Member of the House of Representatives
- In office 17 December 2014 – 23 January 2026
- Preceded by: Yōichi Anami
- Succeeded by: Hiroaki Eto
- Constituency: Ōita 1st (2014–2017) Kyushu PR (2017–2021) Ōita 1st (2021–2026)
- In office 10 November 2003 – 16 November 2012
- Preceded by: Ban Kugimiya
- Succeeded by: Yōichi Anami
- Constituency: Ōita 1st

Personal details
- Born: 16 March 1958 (age 68) Kusu, Ōita, Japan
- Party: Yūshi no Kai (2021–2026)
- Other political affiliations: Independent (2003–2004; 2020–2021) DPJ (2004–2016) DP (2016–2017) KnT (2017–2018) DPP (2018–2020)
- Alma mater: University of Tokyo

= Shuji Kira =

Japanese politician

Shuji Kira (吉良 州司, Kira Shūji) is a Japanese politician who served in the House of Representatives in the Diet (the national legislature of Japan), representing Ōita 1st district. He was a member of the Democratic Party of Japan until its dissolution and later Yūshi no Kai.

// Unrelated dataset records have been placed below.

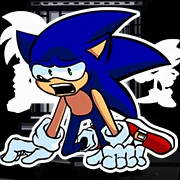 FNF Vocal Catastrophe – Sonic Identity Crisis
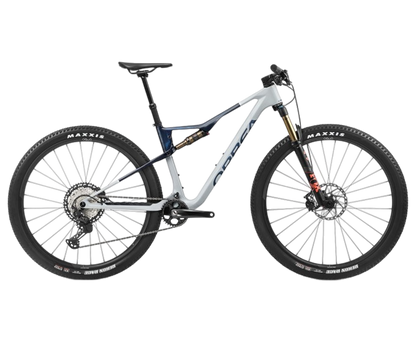 Bicicleta de Montaña Orbea Oiz M10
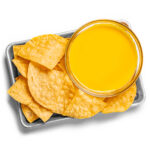 Easy Vegan Cheese Sauce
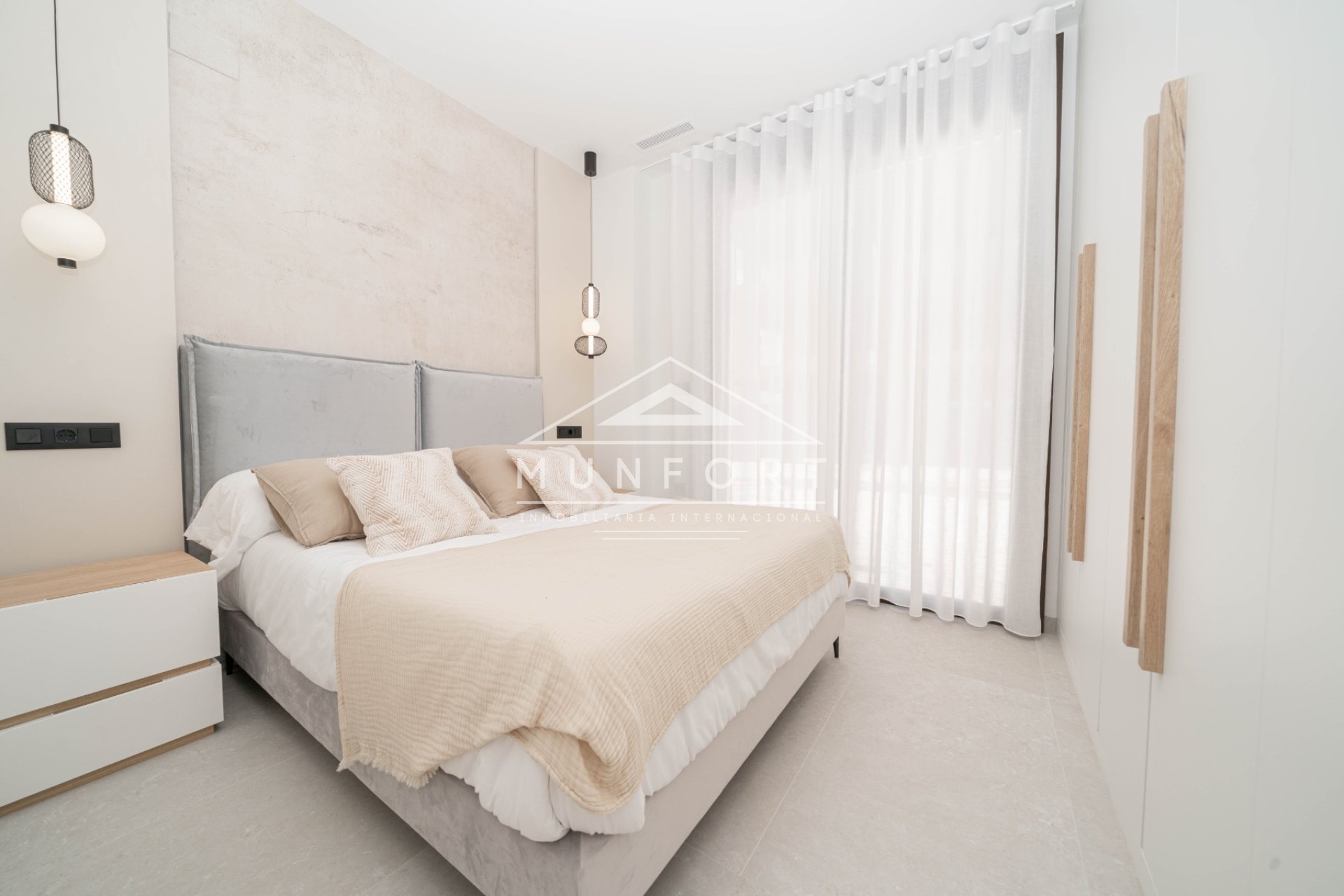 New Build - Apartments -
Guardamar del Segura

A native of Ōita and graduate of the University of Tokyo, he ran unsuccessfully for the governorship of Ōita Prefecture in 2003. In the same year, he ran for the House of Representatives as an independent and was elected for the first time. After failing to get reelected in 2026, he announced his retirement from politics.